ABSTRACT

In analytical psychology, the word ‘development’ tends to be connected to the Developmental School of analytical psychology. The connection between the Developmental School of analytical psychology and the images and narratives of development with which I am concerned largely rests on the diversity and ambiguity of the meaning of the word ‘development’. As in Jung’s work, so in the work of subsequent analytical psychologists there seems to be no clear-cut definition of the word ‘development’. Nevertheless, Michael Fordham and his followers at the Society of Analytical Psychology (SAP) are called the Developmental School and this classification is widely accepted. It is therefore debatable in what way the words ‘development’ and ‘developmental’ are connected with the Developmental School. This chapter will look at the formation and characteristics of the Developmental School and, in relation to them, attempt to identify some elements and rhetoric of development in analytical psychology.
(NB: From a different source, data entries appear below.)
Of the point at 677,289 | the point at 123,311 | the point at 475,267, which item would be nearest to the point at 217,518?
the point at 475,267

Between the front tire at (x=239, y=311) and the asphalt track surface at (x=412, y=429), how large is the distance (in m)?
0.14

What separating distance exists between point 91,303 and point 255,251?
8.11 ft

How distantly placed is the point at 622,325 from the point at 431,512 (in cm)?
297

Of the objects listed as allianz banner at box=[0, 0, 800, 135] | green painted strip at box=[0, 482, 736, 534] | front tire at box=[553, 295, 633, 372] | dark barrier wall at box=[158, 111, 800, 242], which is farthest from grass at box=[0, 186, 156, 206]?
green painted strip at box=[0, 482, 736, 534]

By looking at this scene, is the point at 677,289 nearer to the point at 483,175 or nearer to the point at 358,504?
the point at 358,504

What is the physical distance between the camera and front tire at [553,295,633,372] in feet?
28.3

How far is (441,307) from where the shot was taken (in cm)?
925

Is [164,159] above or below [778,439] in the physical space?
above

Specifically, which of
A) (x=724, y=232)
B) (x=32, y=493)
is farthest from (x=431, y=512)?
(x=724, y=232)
I shall examine the images and narratives of development which might be specific to analytical psychology and may be distinct from the general images of development which, as I have discussed earlier, largely imply progressive change and betterment over time. I shall also examine how the general images of development are adopted in the theories of analytical psychology and whether these images are explicitly connected with their theories, are repudiated and therefore hidden as the shadow of their understanding of development, or are accommodated through some kind of compromise.